I've enjoyed looking at other people's lists, like the New York Times's "100 Notable Books of 2009." I've read only two of this year's notables: When Everything Changed (see above) and Losing Mum and Pup (funny memoir). Thinking maybe my score was low because some of the books haven't made it to the library yet, I checked the 2008 list. Alas, I had read only one: Home (fine novel). 2007, maybe? Hey, I read six of the novels, though none of the nonfiction (perhaps I should try How to Talk About Books You Haven't Read).

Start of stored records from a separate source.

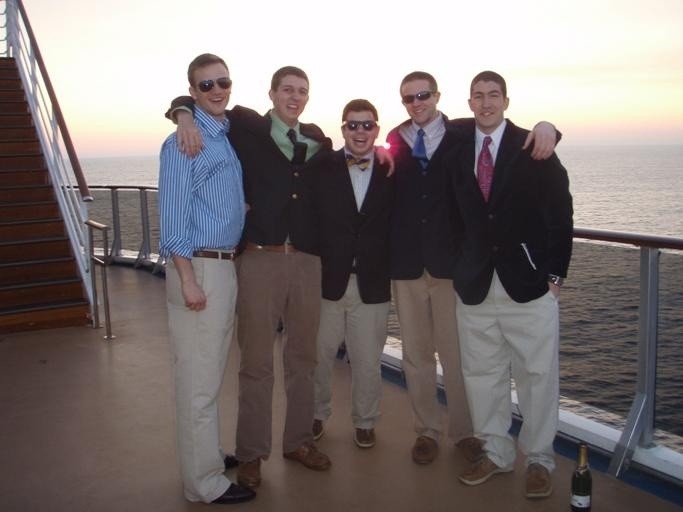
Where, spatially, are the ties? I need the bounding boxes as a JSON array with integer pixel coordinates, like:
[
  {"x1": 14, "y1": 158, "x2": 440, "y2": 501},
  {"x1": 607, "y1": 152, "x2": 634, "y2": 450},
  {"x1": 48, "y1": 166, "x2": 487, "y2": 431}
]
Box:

But that's missing the point, isn't it. We read what we enjoy. We share lists because some of our friends enjoy similar books. I hope you'll tell me about books and authors you especially like. 2010 should be a good year for reading.


DConn said...

I enjoy many of the series you enjoy. You might try the Inspector Ian Rutledge series by a mother and son writing team who go by the pen name, Charles Todd. Post World War 1 setting in England - very good. There are already eleven books in the series so many are in paperback and most would be in the library.

poetreehugger said...

What a pleasant surprise to find your blog, and specifically your list of recommended books and authors. I am pleased to see enough familiar authors on your list, to want to pursue some of the (to me) unfamiliar ones.
Have you read Susan Howatch? Her Starbridge series is riveting and satisfying both as literature and Christian philosophy.

LaVonne Neff said...

Thanks, DConn, I'll look for Charles Todd. And yes, poetreehugger, I loved the Starbridge series by Susan Howatch.

Today at the library I discovered a new Laurie R. King, "The Language of Bees." More Mary Russell and Sherlock Holmes!